Segment Open
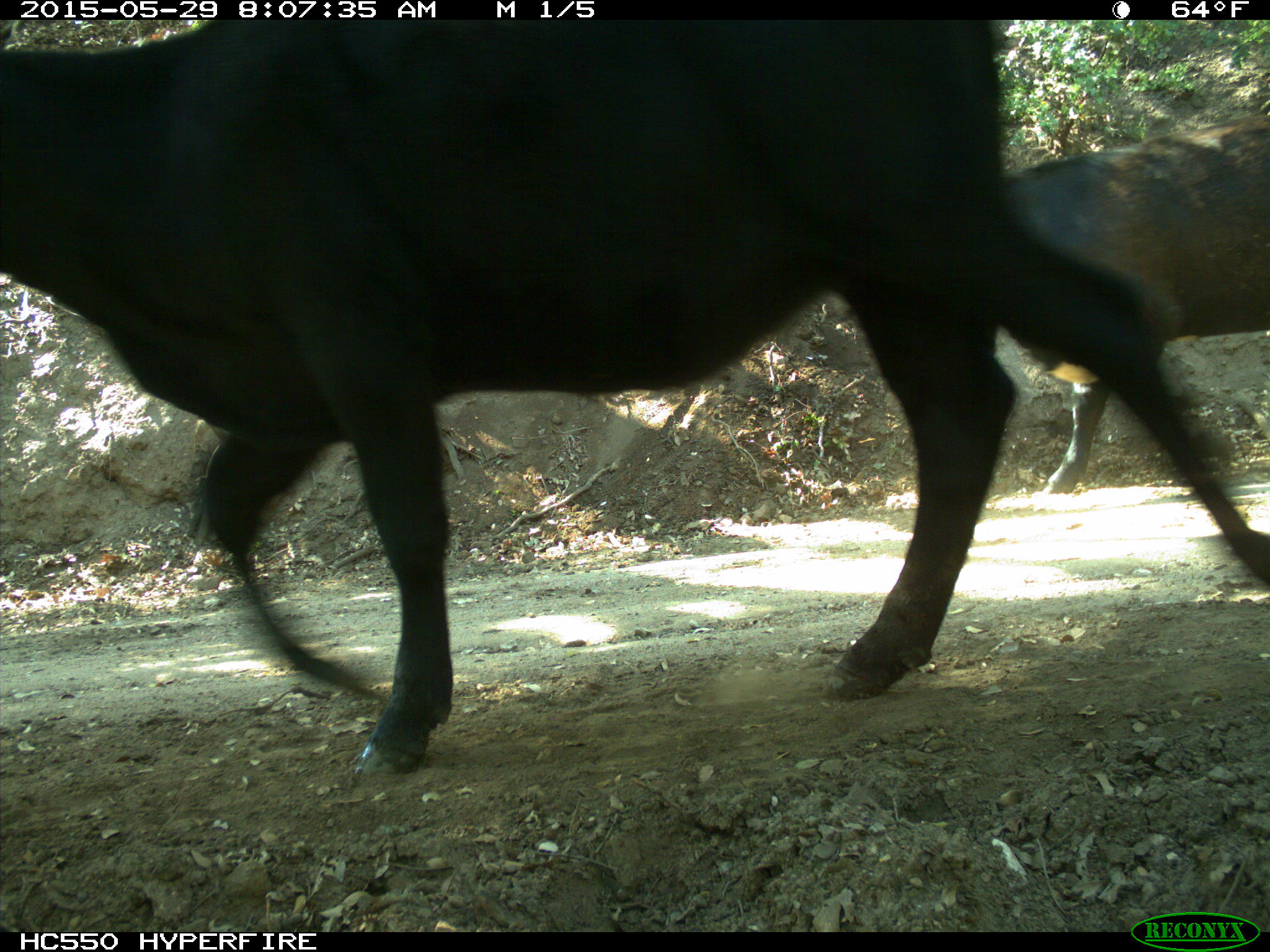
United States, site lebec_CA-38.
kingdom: Animalia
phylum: Chordata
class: Mammalia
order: Artiodactyla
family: Bovidae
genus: Bos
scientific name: Bos taurus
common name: domestic cow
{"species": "Bos taurus (domestic cow)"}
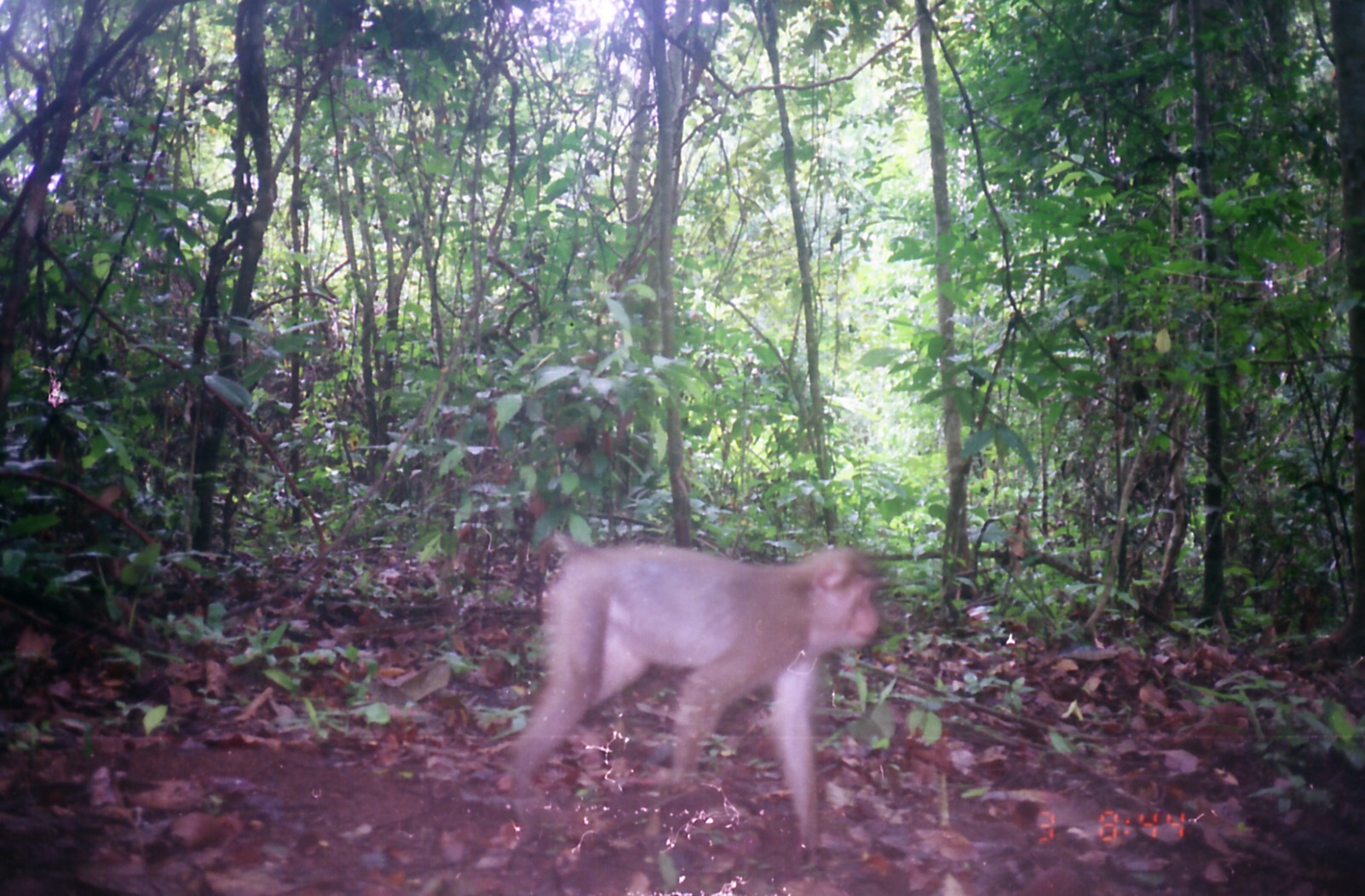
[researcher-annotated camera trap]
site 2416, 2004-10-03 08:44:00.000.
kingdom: Animalia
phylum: Chordata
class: Mammalia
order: Primates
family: Cercopithecidae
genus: Macaca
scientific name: Macaca nemestrina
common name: southern pig-tailed macaque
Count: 1.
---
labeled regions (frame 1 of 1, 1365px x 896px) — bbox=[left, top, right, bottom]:
macaca nemestrina: bbox=[504, 532, 879, 847]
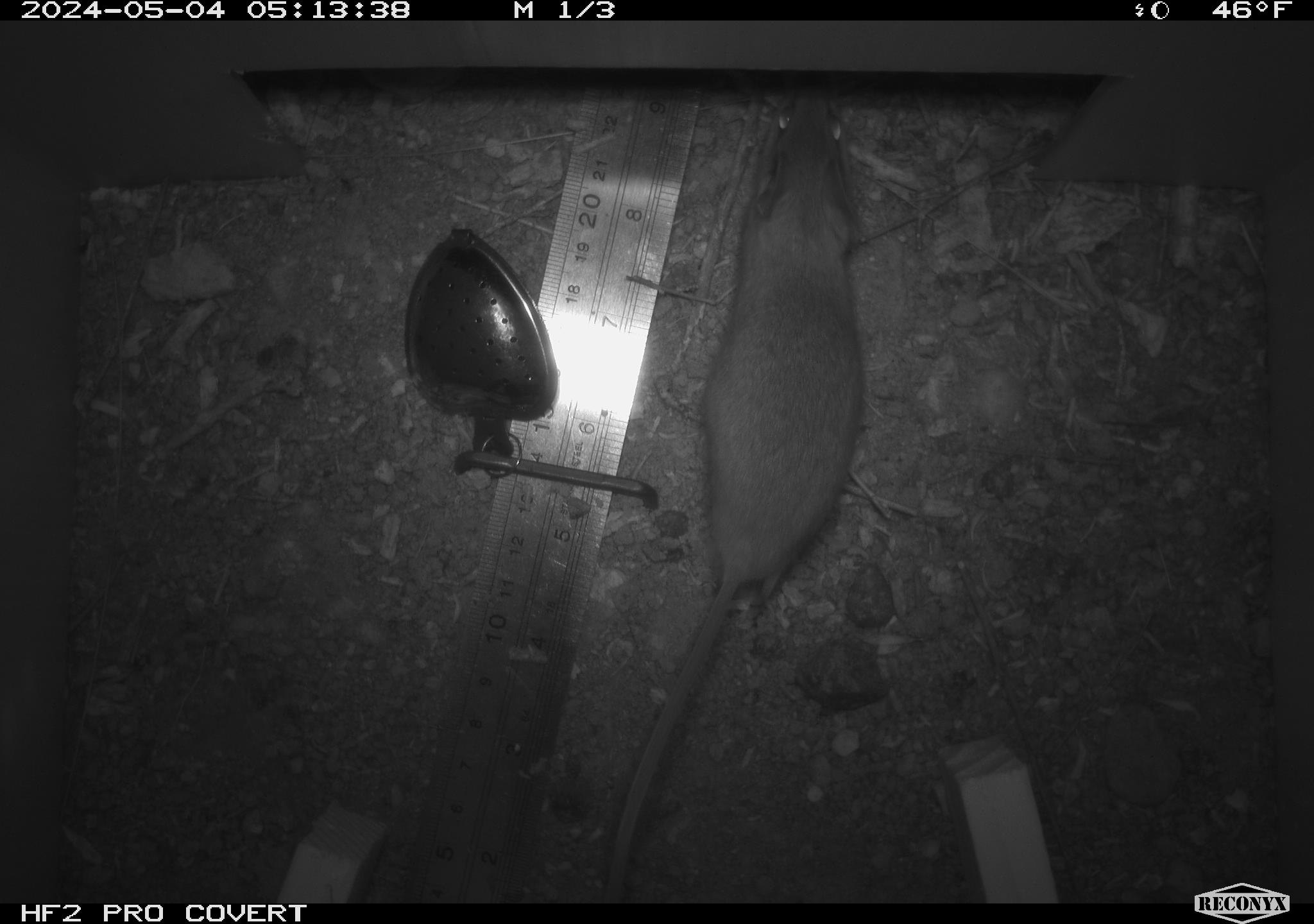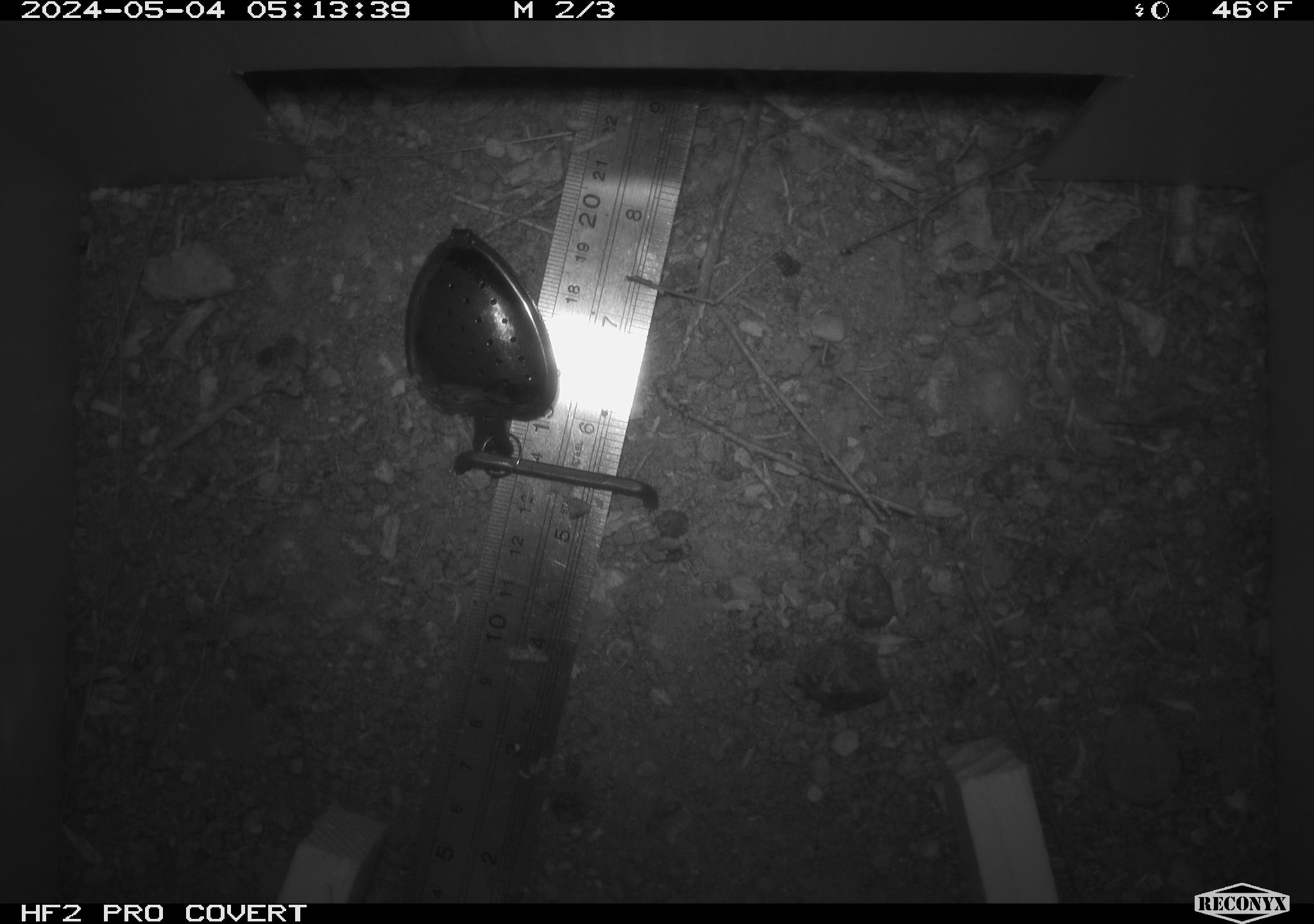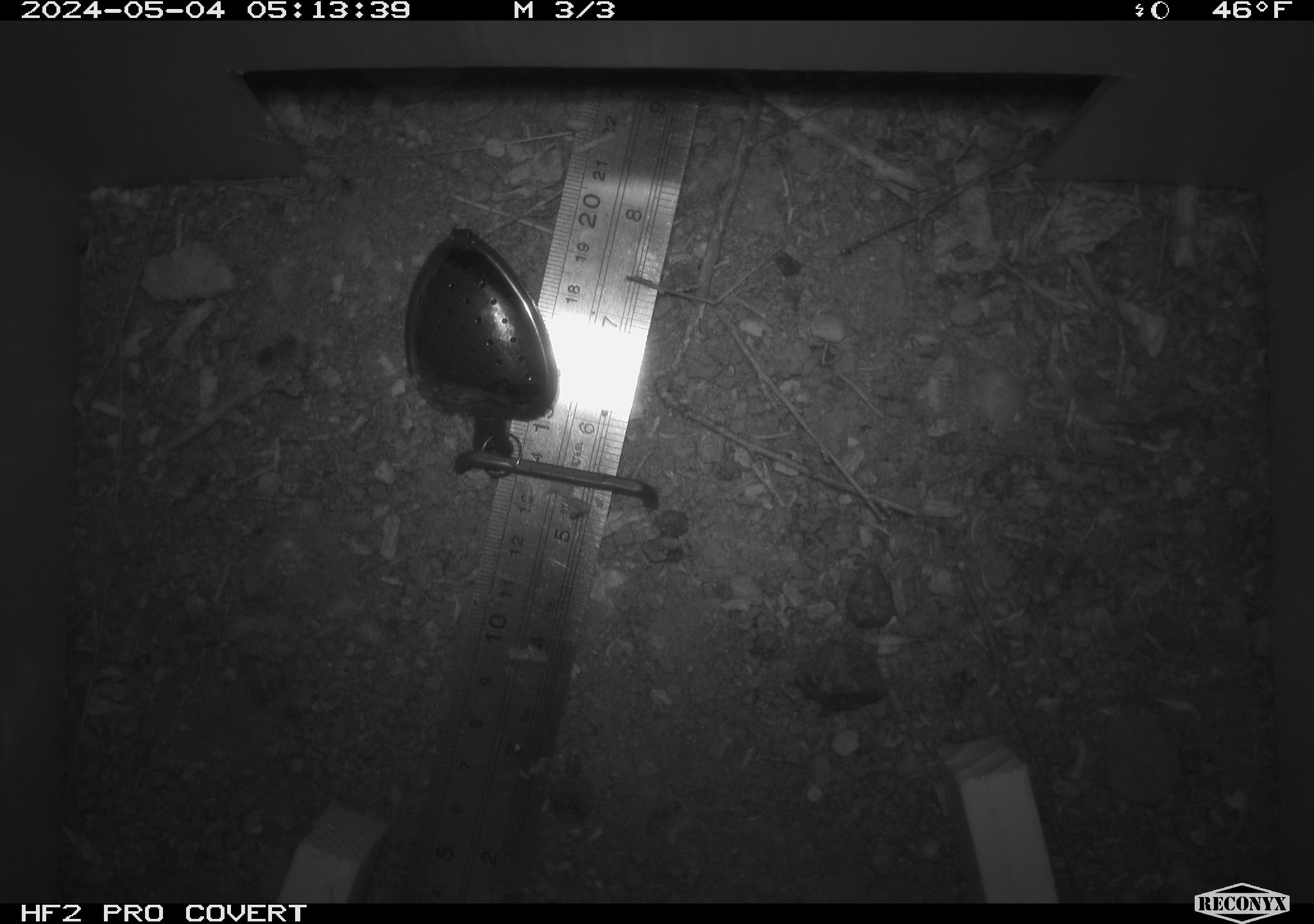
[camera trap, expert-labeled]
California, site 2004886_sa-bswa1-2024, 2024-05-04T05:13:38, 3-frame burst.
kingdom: Animalia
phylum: Chordata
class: Mammalia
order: Rodentia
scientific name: Rodentia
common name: mouse species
Mouse species (Rodentia).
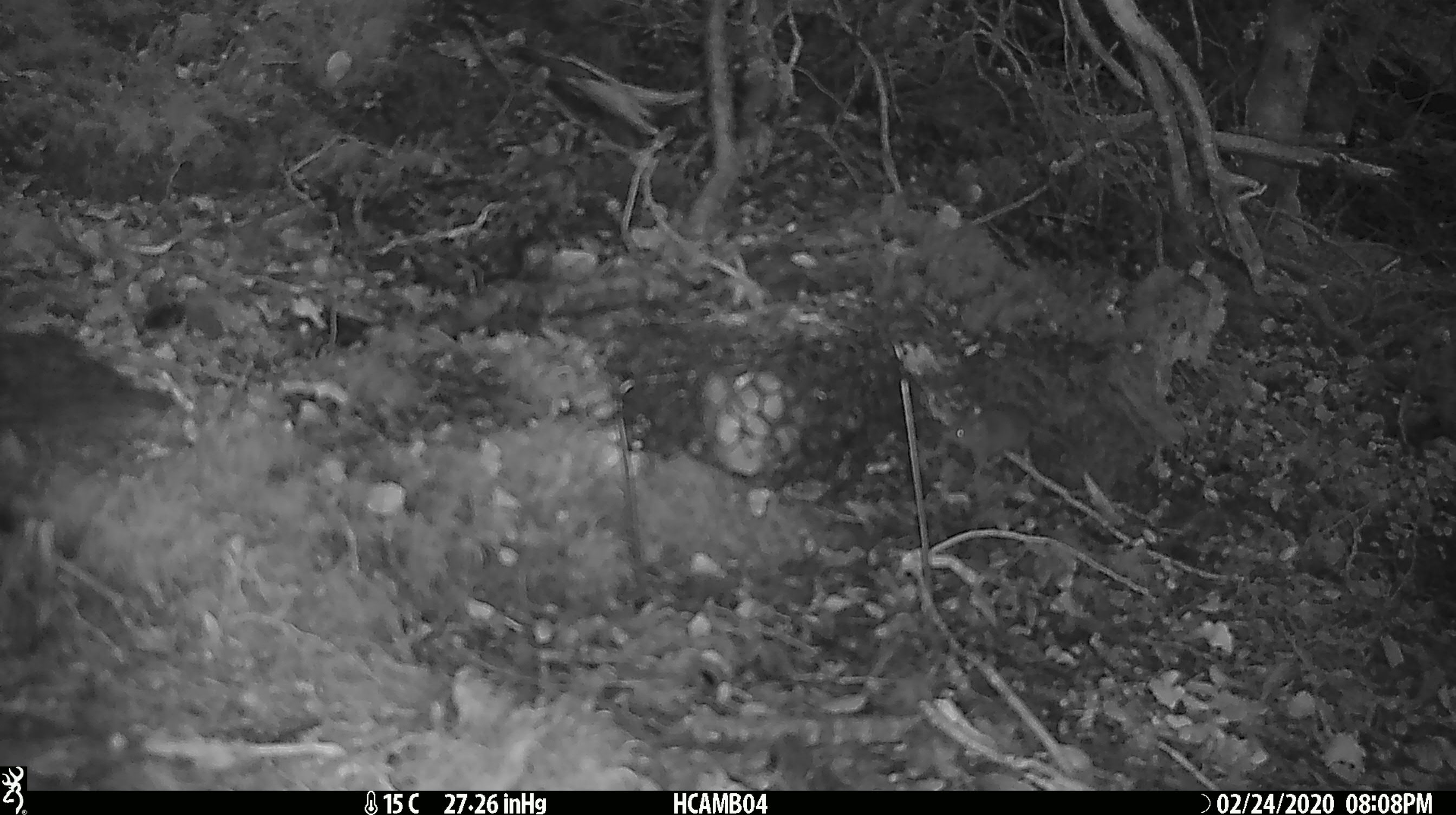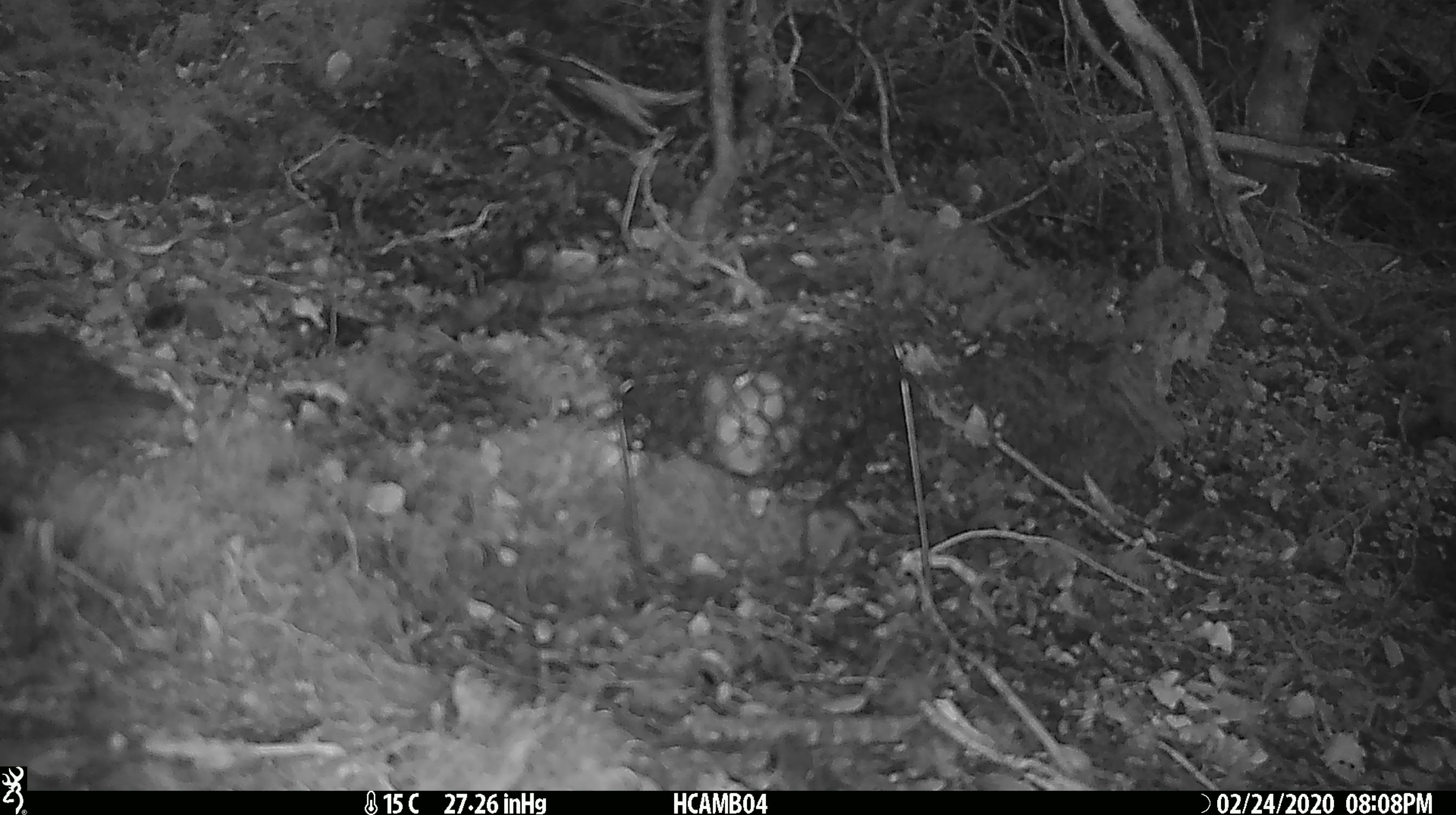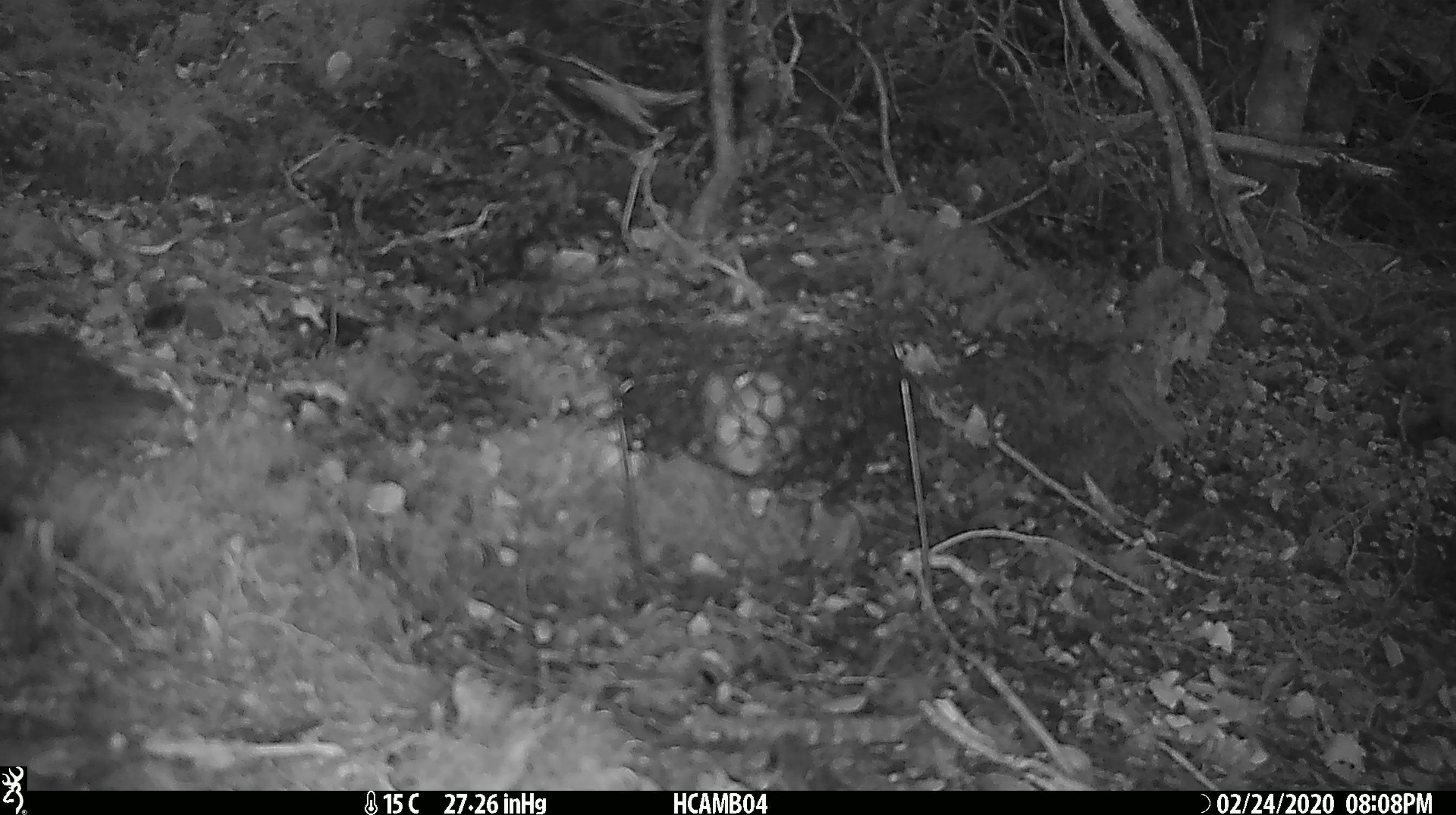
Segment Closed
● What is needed
Write the lines from the line containing "2024-05-04T05:13:38, 3-frame burst." through the last line of the data out again exactly, and only those lines; pictures stay out.

● Reply
California, site 2004886_sa-bswa1-2024, 2024-05-04T05:13:38, 3-frame burst.
kingdom: Animalia
phylum: Chordata
class: Mammalia
order: Rodentia
scientific name: Rodentia
common name: mouse species
Mouse species (Rodentia).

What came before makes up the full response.